A high speed rail network and universal healthcare are not statistics, they are as real as it gets.

But I definitely agree that Spain is probably not a good place if you want to make an absolute shitload of money.


"Poorer" in what aspect(s), exactly? Because not everything is about gross monetary amounts when it comes to a good life. Even the poorest of the European nations (never mind that EU !== Europe, and that by invoking Europe you're also talking about the countries with the highest QoLs in the entire world like the Scandinavians) still have superior worker protections & medical infrastructure that doesn't leave the poor in generational debt than the US, which for me both rank infinitely higher than earning more money.
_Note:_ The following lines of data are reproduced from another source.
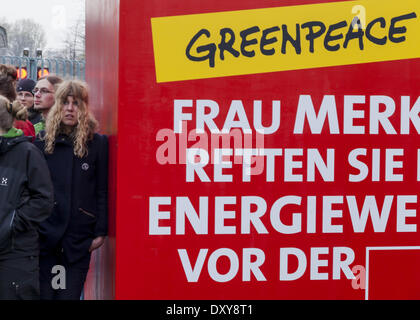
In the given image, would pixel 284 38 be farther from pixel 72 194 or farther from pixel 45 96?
pixel 45 96

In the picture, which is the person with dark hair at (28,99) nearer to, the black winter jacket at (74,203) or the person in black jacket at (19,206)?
the black winter jacket at (74,203)

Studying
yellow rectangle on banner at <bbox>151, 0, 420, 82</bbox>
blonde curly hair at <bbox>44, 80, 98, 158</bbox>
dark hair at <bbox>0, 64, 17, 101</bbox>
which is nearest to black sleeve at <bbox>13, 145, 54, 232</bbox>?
blonde curly hair at <bbox>44, 80, 98, 158</bbox>

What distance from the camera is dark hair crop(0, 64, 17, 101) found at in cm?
416

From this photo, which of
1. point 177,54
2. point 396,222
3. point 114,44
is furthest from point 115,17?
point 396,222

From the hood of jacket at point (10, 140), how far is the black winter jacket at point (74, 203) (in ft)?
1.02

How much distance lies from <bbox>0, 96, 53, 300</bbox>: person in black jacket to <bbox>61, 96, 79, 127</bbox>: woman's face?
1.20 feet

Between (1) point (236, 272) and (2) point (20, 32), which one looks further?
(2) point (20, 32)

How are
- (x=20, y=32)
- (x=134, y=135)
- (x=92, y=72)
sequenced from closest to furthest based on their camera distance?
(x=134, y=135) < (x=92, y=72) < (x=20, y=32)

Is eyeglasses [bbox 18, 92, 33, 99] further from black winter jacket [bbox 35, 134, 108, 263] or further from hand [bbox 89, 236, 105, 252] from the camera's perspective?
hand [bbox 89, 236, 105, 252]

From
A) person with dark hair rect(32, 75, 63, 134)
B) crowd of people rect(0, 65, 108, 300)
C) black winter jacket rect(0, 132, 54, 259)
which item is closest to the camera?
black winter jacket rect(0, 132, 54, 259)

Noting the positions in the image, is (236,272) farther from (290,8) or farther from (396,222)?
(290,8)

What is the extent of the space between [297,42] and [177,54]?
2.18 ft

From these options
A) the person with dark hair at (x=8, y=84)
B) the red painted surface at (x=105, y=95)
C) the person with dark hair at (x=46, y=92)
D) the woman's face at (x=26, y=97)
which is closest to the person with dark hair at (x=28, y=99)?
the woman's face at (x=26, y=97)

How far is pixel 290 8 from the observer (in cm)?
334
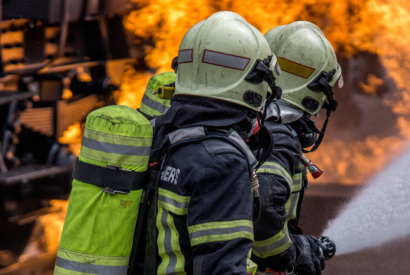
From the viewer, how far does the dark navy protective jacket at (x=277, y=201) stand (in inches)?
98.0

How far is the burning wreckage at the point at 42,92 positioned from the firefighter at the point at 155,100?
55.6 inches

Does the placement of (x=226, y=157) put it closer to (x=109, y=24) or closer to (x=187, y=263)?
(x=187, y=263)

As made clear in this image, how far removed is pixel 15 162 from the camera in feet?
12.6

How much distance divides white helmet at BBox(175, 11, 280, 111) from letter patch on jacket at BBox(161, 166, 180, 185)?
375mm

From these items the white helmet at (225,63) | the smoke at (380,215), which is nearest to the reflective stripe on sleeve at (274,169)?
the white helmet at (225,63)

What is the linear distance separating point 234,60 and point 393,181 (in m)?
5.57

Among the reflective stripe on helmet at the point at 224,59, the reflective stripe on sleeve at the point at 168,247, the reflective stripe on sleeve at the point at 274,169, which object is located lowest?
the reflective stripe on sleeve at the point at 274,169

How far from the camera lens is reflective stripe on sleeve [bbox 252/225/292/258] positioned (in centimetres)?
255

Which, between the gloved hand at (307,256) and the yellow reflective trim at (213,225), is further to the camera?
the gloved hand at (307,256)

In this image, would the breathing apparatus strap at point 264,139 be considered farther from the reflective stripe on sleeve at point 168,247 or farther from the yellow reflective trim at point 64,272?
the yellow reflective trim at point 64,272

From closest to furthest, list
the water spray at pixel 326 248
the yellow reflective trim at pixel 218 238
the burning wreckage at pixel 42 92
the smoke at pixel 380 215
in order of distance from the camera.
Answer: the yellow reflective trim at pixel 218 238, the water spray at pixel 326 248, the burning wreckage at pixel 42 92, the smoke at pixel 380 215

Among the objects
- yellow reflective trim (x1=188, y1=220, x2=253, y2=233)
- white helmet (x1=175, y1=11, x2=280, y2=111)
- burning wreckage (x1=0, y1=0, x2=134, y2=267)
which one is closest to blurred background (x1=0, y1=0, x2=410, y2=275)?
burning wreckage (x1=0, y1=0, x2=134, y2=267)

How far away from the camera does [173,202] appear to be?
1698 millimetres

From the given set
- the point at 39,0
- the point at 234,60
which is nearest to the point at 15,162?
the point at 39,0
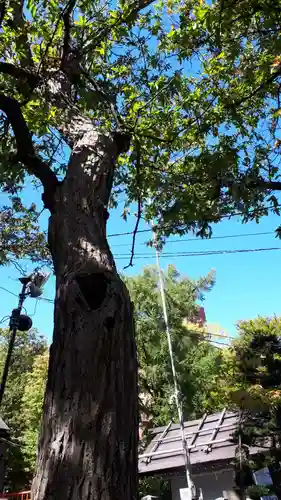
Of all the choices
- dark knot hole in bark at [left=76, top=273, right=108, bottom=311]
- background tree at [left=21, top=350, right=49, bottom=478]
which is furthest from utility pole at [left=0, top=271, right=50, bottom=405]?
background tree at [left=21, top=350, right=49, bottom=478]

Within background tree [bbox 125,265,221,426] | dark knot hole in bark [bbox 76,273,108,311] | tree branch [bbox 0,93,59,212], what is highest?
background tree [bbox 125,265,221,426]

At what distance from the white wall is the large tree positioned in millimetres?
9188

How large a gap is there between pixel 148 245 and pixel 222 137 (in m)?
2.21

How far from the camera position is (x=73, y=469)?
1544mm

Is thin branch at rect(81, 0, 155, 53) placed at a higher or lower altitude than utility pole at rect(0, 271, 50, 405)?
higher

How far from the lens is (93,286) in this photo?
2092 millimetres

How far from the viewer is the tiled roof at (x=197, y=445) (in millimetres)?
10969

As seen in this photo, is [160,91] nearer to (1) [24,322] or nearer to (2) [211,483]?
(1) [24,322]

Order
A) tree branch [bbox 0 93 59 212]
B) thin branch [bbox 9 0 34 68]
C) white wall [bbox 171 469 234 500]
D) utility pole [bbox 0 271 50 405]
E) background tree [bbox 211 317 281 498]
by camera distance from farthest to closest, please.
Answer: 1. white wall [bbox 171 469 234 500]
2. background tree [bbox 211 317 281 498]
3. utility pole [bbox 0 271 50 405]
4. thin branch [bbox 9 0 34 68]
5. tree branch [bbox 0 93 59 212]

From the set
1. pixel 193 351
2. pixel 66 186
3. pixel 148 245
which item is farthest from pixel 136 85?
pixel 193 351

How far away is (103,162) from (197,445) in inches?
449

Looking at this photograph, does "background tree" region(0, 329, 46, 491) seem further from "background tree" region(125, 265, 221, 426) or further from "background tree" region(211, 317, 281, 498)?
"background tree" region(211, 317, 281, 498)

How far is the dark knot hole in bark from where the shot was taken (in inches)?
81.4

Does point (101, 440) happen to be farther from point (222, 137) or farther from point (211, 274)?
point (211, 274)
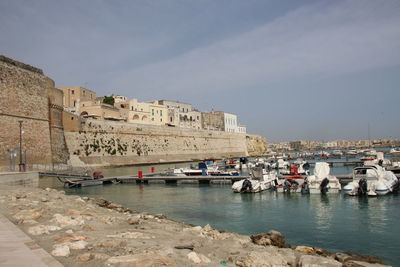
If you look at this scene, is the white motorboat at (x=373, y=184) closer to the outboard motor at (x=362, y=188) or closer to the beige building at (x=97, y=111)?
→ the outboard motor at (x=362, y=188)

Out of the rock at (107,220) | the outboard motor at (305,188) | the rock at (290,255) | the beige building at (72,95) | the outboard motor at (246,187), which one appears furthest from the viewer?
the beige building at (72,95)

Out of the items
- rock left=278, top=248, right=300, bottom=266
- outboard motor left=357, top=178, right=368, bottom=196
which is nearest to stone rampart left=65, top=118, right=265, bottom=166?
outboard motor left=357, top=178, right=368, bottom=196

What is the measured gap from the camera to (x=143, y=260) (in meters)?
4.98

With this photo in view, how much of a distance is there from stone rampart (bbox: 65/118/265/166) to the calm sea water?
1707cm

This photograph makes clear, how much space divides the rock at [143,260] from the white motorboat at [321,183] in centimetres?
1507

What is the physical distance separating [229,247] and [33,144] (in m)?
25.7

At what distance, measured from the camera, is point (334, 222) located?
12.1 metres

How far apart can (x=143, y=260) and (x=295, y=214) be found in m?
10.1

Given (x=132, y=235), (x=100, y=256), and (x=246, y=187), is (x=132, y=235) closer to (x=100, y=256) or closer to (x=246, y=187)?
(x=100, y=256)

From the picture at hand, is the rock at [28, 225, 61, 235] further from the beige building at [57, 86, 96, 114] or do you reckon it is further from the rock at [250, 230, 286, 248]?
the beige building at [57, 86, 96, 114]

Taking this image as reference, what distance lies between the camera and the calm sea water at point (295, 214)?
974cm

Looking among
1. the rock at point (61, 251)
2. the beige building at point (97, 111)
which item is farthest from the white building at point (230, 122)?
the rock at point (61, 251)

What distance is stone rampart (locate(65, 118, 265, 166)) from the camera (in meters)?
37.8

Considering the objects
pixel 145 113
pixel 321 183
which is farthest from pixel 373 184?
pixel 145 113
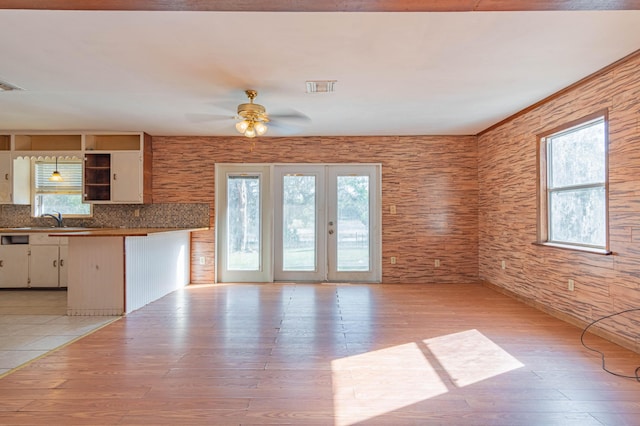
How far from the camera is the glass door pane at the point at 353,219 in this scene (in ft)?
19.1

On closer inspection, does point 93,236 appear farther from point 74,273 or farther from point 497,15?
point 497,15

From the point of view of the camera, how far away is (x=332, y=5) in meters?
1.50

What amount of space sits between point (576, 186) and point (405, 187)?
246 cm

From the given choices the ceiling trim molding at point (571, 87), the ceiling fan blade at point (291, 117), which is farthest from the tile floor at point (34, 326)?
the ceiling trim molding at point (571, 87)

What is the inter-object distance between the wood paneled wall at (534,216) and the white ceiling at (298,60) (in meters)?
0.29

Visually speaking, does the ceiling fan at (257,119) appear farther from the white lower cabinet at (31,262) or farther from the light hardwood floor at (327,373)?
the white lower cabinet at (31,262)

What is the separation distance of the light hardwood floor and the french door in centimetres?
177

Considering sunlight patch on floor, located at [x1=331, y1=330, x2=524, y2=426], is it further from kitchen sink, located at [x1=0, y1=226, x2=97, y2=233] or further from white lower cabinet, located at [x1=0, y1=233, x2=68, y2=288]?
white lower cabinet, located at [x1=0, y1=233, x2=68, y2=288]

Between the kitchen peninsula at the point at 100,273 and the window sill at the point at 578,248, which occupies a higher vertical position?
the window sill at the point at 578,248

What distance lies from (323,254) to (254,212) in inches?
52.8

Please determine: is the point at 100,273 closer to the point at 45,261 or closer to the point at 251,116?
the point at 45,261

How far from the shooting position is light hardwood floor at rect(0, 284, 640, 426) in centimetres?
201

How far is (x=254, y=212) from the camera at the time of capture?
5.84 meters

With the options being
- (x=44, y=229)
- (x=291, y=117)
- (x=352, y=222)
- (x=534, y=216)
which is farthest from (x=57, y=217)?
(x=534, y=216)
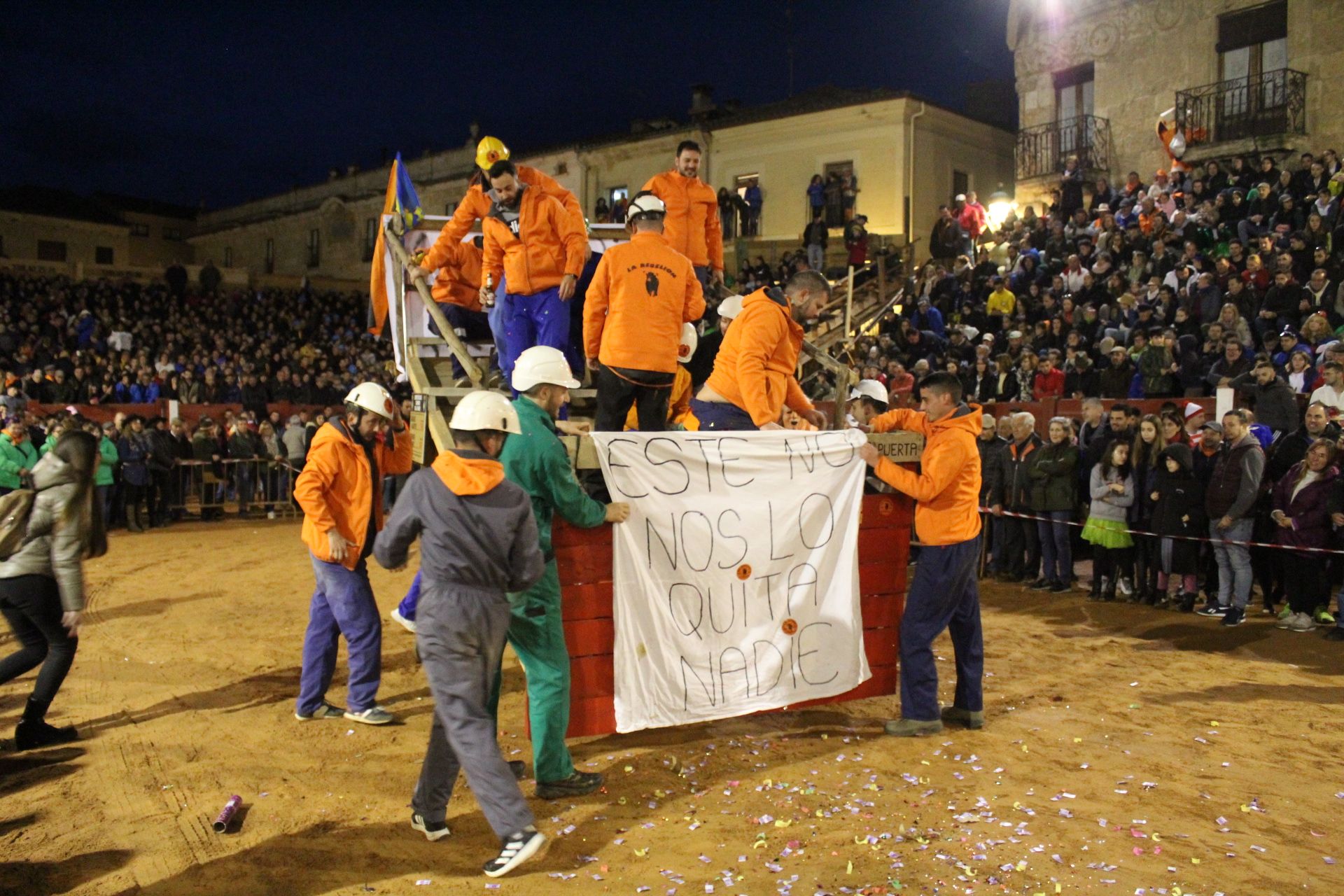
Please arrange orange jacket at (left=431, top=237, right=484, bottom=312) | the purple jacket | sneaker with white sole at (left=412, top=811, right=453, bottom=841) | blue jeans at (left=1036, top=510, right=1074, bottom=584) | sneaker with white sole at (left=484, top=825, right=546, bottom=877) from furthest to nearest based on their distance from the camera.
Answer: blue jeans at (left=1036, top=510, right=1074, bottom=584), the purple jacket, orange jacket at (left=431, top=237, right=484, bottom=312), sneaker with white sole at (left=412, top=811, right=453, bottom=841), sneaker with white sole at (left=484, top=825, right=546, bottom=877)

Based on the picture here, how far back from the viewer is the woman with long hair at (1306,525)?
29.0 ft

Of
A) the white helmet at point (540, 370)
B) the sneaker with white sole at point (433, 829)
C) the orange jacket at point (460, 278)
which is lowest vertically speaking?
the sneaker with white sole at point (433, 829)

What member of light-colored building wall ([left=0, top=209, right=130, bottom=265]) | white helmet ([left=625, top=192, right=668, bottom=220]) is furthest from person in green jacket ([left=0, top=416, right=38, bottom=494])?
light-colored building wall ([left=0, top=209, right=130, bottom=265])

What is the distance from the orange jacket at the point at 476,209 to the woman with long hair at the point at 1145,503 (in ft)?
20.9

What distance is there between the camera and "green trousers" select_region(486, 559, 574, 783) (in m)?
5.07

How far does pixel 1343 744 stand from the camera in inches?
236

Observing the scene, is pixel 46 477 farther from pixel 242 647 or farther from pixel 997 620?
pixel 997 620

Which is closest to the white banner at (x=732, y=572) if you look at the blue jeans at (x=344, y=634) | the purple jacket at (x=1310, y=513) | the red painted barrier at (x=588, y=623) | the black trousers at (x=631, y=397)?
the red painted barrier at (x=588, y=623)

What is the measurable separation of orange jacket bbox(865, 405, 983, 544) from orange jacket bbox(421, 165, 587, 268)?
9.88 ft

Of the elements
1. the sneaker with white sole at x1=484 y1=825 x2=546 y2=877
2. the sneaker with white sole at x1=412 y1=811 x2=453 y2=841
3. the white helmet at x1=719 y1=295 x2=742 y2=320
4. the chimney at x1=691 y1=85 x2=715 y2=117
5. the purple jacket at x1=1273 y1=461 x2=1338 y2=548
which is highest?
the chimney at x1=691 y1=85 x2=715 y2=117

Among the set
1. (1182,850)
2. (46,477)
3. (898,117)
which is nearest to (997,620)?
(1182,850)

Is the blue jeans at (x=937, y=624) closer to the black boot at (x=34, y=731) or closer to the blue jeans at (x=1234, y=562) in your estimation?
the blue jeans at (x=1234, y=562)

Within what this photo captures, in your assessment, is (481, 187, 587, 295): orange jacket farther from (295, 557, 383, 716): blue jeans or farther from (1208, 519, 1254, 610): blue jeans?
(1208, 519, 1254, 610): blue jeans

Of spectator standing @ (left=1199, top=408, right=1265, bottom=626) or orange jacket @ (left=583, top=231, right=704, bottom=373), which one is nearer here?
orange jacket @ (left=583, top=231, right=704, bottom=373)
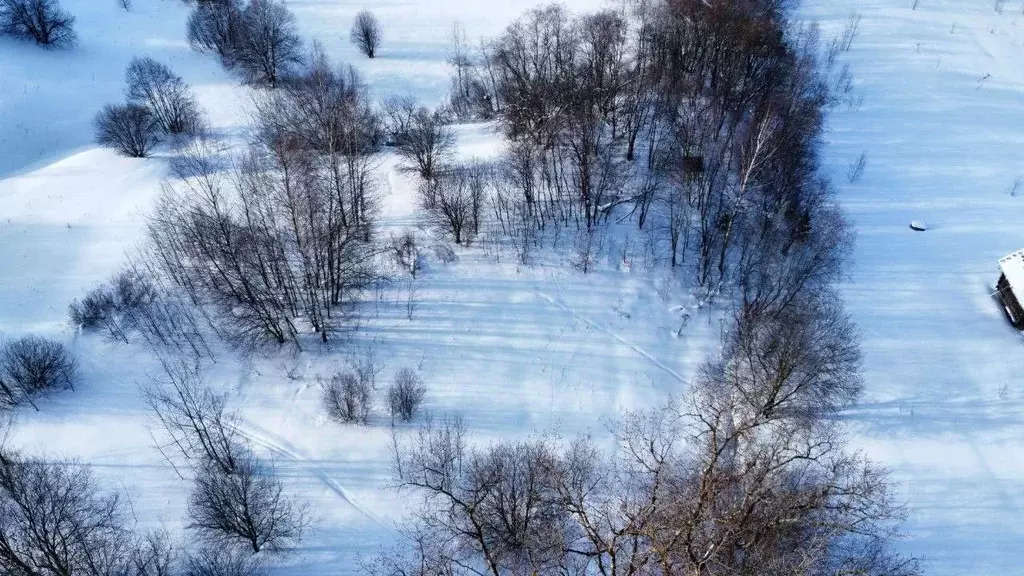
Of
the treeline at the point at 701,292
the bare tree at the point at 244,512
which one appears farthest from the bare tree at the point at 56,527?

I'm sure the poor Mississippians wouldn't mind some of those 30+ paid vacation days my Spanish friends get in exchange for earning a bit less.


This is an incredibly naive take in trying to postulate the US as a better place to live, and genuinely makes me curious how much you’ve actually seen of EU.

Quality of life, by a number of metrics like HDI, is higher in (Western) European countries compared to the US. And even while total salaries might be lower, healthcare infrastructure, life expectancy, food quality etc are better.

Pure take-home money doesn’t tell you the entire picture.

And for pure anecdata, I have friends who migrated to the States and then moved back to EU when they had kids because EU seemed like the safer and better place to raise them.

You can find anecdata to tell pretty much any story you want to tell though.


Indeed.

The nation V. nation median ranking of class mobility is hardly the Nation V. {many nations} average of wealth.